The authors found that 9 of the 20 institutions that participated in their study rarely, if ever, discharged patients from the hospital following total thyroidectomy on the day of surgery (same day discharge rate <2%), while 7 institutions used same day discharge for >90% of patients undergoing total thyroidectomy. The remaining 4 institutions studied used same day discharge following total thyroidectomy on a moderate basis (3-89% of the time). In addition, the authors found that the length of time people undergoing total thyroidectomy were observed before being discharged from the hospital following surgery, even when not admitted to the hospital overnight, varied significantly between institutions. The reasons for deciding to admit a person to the hospital overnight after total thyroidectomy also differed among the institutions studied.

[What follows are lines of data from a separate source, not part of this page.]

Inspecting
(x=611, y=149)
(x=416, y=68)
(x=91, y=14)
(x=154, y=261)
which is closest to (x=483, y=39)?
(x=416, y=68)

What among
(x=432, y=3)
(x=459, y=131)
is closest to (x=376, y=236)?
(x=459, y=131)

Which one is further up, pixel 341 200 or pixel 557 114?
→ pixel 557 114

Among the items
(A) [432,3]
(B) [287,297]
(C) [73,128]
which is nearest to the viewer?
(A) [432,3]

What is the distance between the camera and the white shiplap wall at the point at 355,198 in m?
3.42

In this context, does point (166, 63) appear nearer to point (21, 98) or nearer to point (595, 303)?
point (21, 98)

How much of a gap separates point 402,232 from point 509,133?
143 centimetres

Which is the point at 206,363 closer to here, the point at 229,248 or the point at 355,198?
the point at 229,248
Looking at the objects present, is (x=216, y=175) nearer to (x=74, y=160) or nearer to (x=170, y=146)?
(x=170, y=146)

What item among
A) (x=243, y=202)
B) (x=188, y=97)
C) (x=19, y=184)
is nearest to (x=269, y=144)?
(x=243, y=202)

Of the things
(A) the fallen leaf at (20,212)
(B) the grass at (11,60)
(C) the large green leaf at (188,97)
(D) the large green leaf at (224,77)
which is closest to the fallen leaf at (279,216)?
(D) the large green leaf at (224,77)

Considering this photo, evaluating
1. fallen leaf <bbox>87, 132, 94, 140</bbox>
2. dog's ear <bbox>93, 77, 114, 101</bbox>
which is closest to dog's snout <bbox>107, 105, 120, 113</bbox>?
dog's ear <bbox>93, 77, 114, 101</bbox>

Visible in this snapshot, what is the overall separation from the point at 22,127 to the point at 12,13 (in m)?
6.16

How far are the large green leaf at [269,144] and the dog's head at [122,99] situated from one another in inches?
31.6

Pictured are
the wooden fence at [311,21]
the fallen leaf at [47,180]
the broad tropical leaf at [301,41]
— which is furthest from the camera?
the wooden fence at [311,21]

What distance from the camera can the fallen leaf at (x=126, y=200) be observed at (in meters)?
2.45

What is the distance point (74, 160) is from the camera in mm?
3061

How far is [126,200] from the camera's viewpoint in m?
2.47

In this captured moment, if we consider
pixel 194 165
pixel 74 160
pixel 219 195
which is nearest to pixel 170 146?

The factors most likely to keep the patient overnight were that the patient lived alone, use of anticoagulation/antiplatelet agents, and more extensive surgery into the neck surrounding the thyroid.
WHAT ARE THE IMPLICATIONS OF THIS STUDY?
Previous studies have shown same day discharge following total thyroidectomy to be safe, cost-effective and preferred by patients. Nonetheless, this study highlights the fact that many institutions have not adopted the practice of same day discharge after total thyroidectomy. The reasons for this are not clear. In addition, previous studies have shown no increased risk of death after total thyroidectomy for patients who are discharged from the hospital on the day of surgery. The study presented here indicates a need to develop common standards for same-day discharge among institutions where total thyroidectomy is performed, so that all people undergoing thyroid surgery have the safest, most efficient, cost-effective and pleasant surgery experience possible.
— Jason D. Prescott, MD PhD
ABBREVIATIONS & DEFINITIONS
Thyroidectomy: surgery to remove the entire thyroid gland. When the entire thyroid is removed it is termed a total thyroidectomy. When less is removed, such as in removal of a lobe, it is termed a partial thyroidectomy.
Goiter: a thyroid gland that is enlarged for any reason is called a goiter. A goiter can be seen when the thyroid is overactive, underactive or functioning normally. If there are nodules in the goiter it is called a nodular goiter; if there is more than one nodule it is called a multinodular goiter.
Hyperthyroidism: a condition where the thyroid gland is overactive and produces too much thyroid hormone. Hyperthyroidism may be treated with antithyroid meds (Methimazole, Propylthiouracil), radioactive iodine or surgery.